(Aim of the exercise)
Using the records below, write out again exactly the lines that begin at the line containing "[camera trap, expert-labeled]" and end at the line containing "category: unknown bird", and no other lines.

=-=-=-=-=

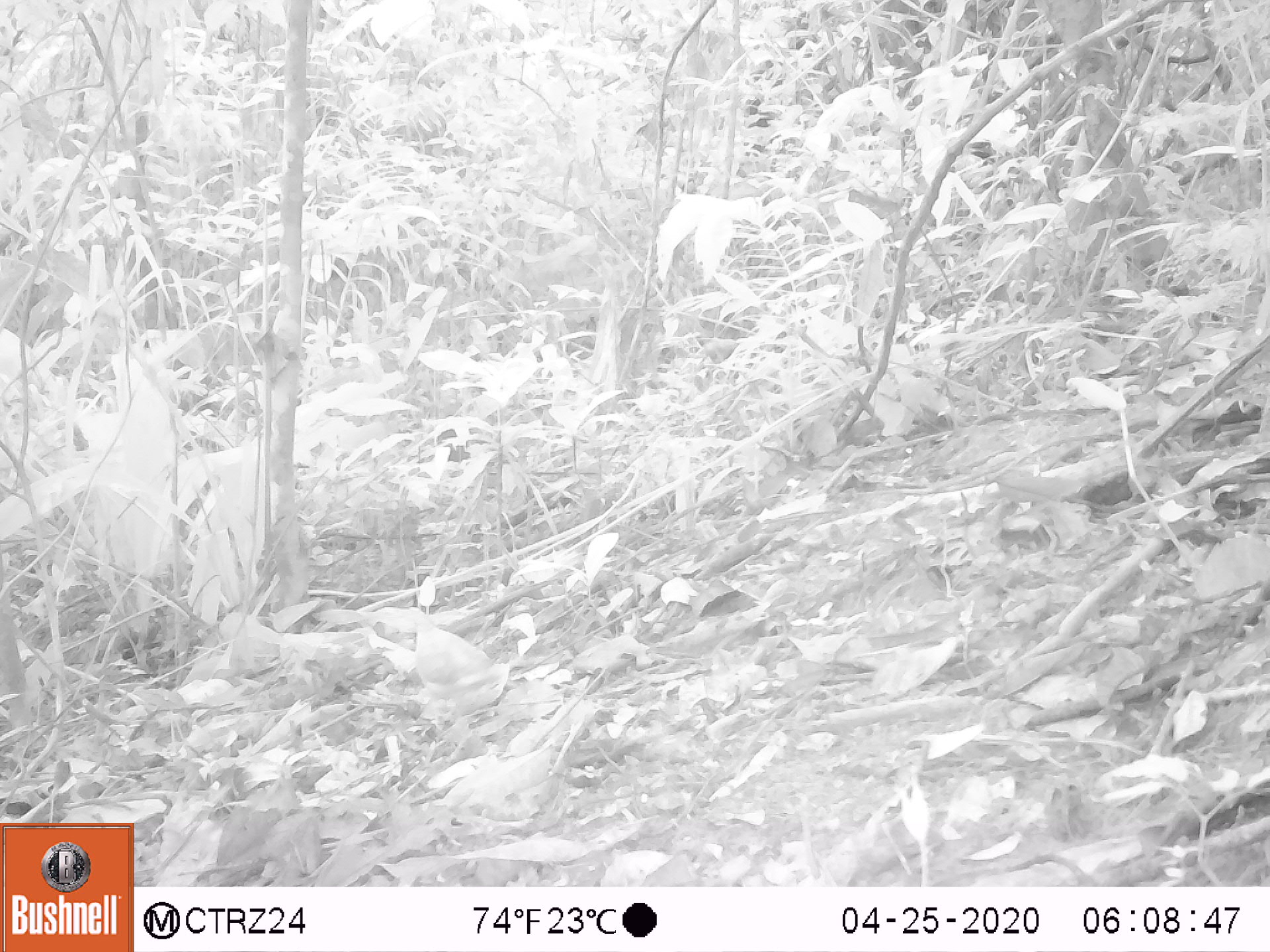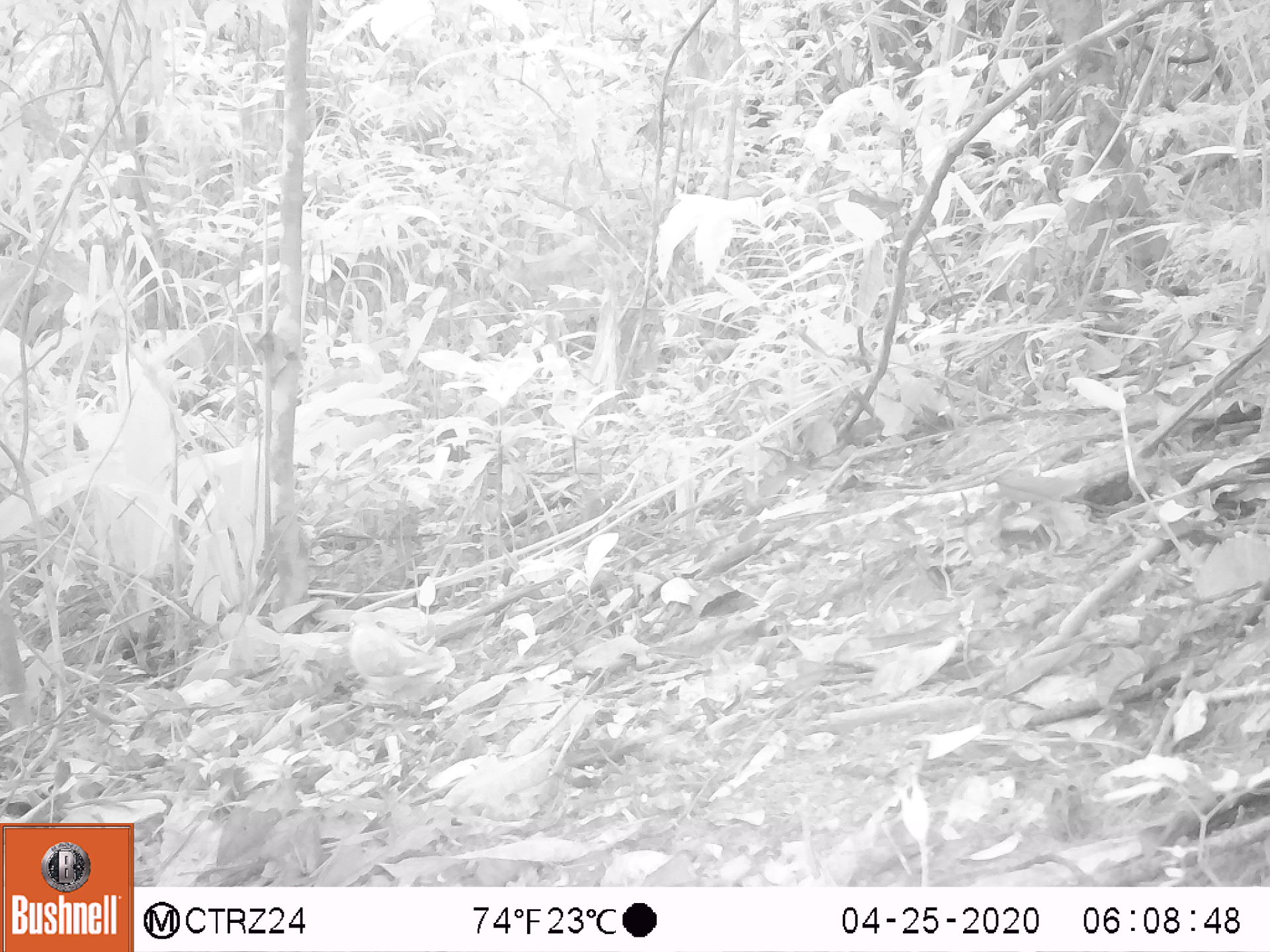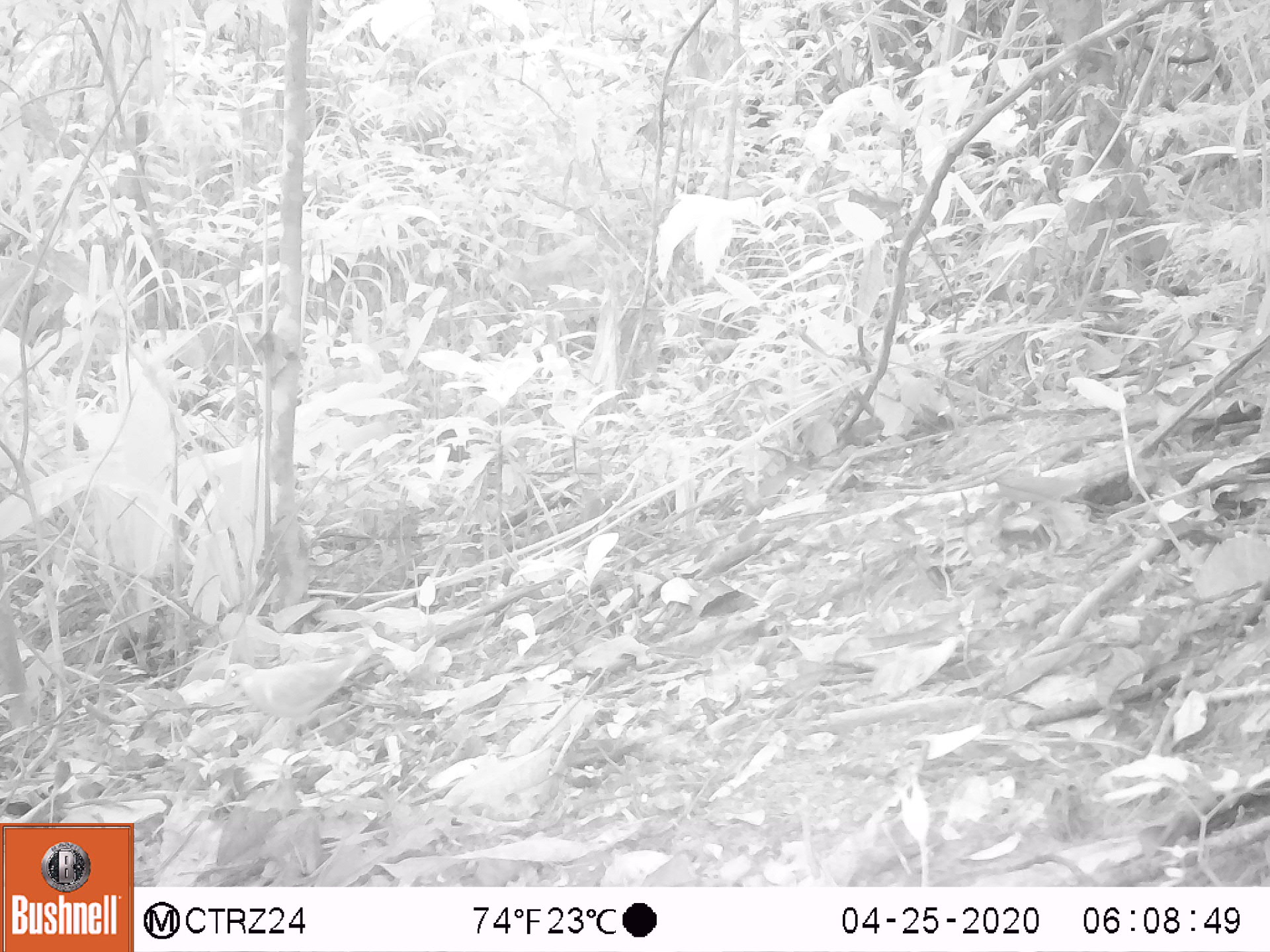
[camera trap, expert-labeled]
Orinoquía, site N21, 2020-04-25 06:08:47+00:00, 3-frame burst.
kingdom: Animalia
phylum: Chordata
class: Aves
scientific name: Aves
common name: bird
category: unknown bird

=-=-=-=-=

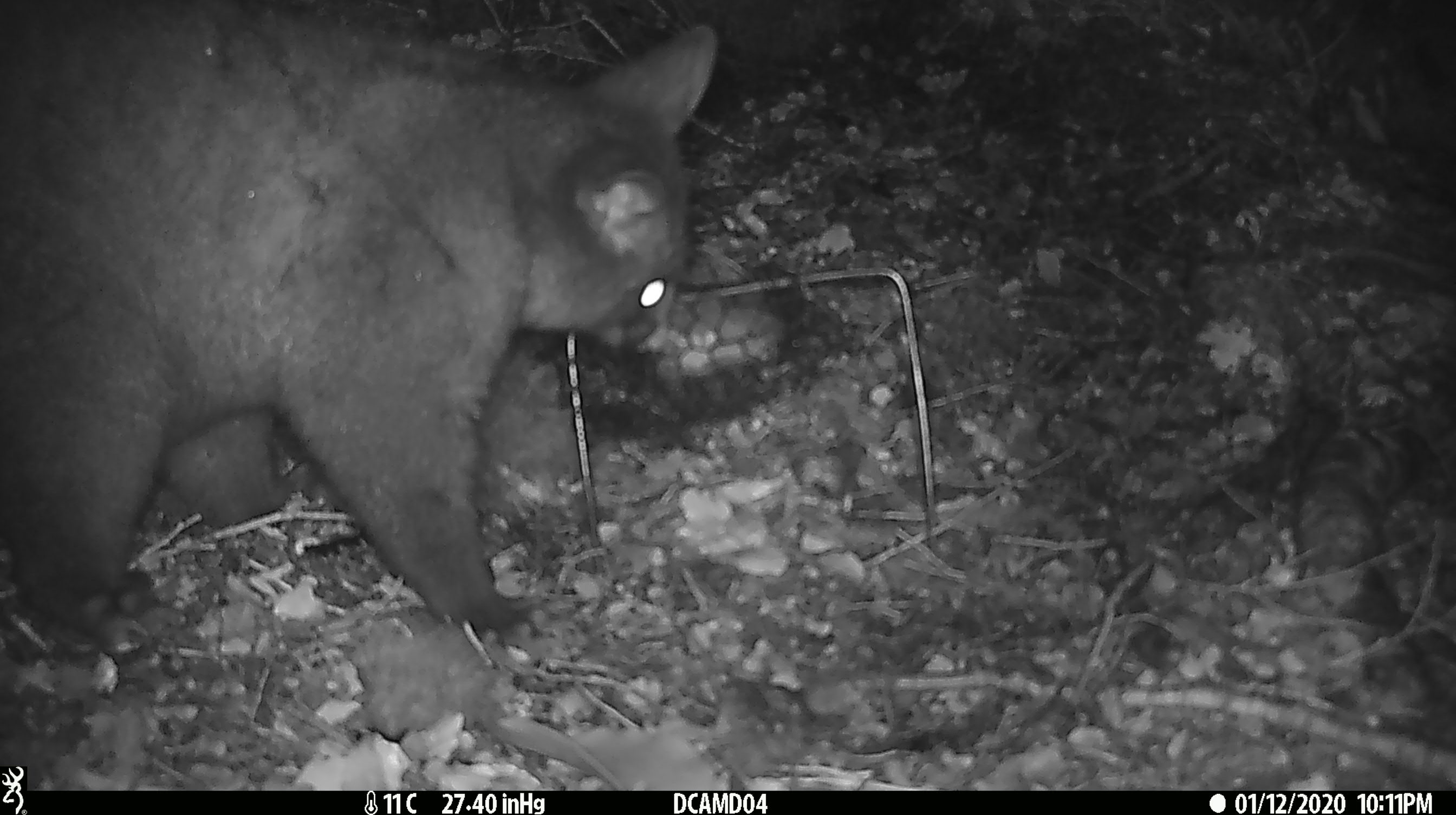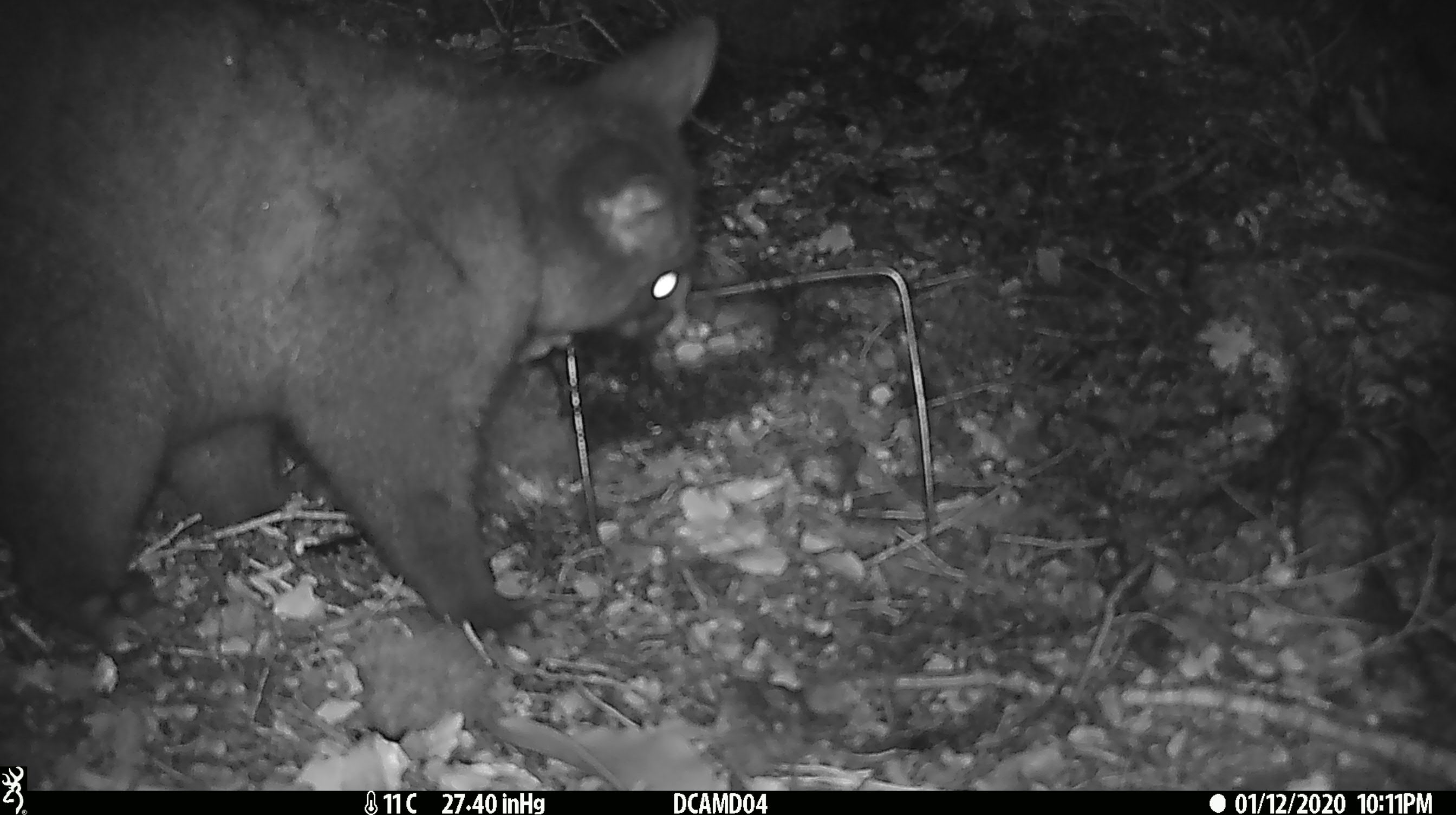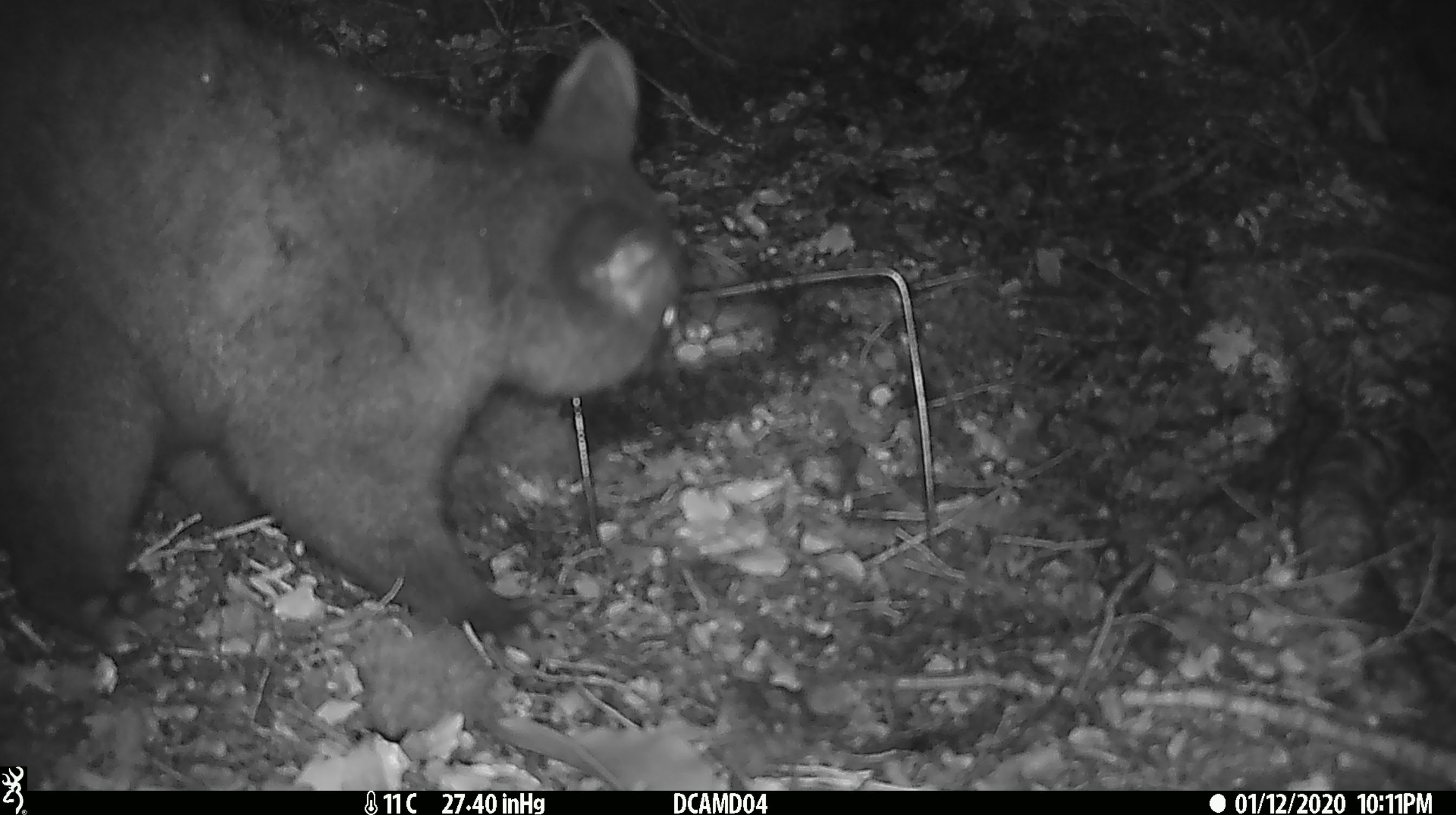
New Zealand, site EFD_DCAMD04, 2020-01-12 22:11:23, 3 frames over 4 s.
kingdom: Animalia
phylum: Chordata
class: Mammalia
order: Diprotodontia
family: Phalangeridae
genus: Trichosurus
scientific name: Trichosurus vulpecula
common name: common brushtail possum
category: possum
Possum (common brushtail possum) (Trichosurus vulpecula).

=-=-=-=-=

(Response)
[camera trap, expert-labeled]
Orinoquía, site N21, 2020-04-25 06:08:47+00:00, 3-frame burst.
kingdom: Animalia
phylum: Chordata
class: Aves
scientific name: Aves
common name: bird
category: unknown bird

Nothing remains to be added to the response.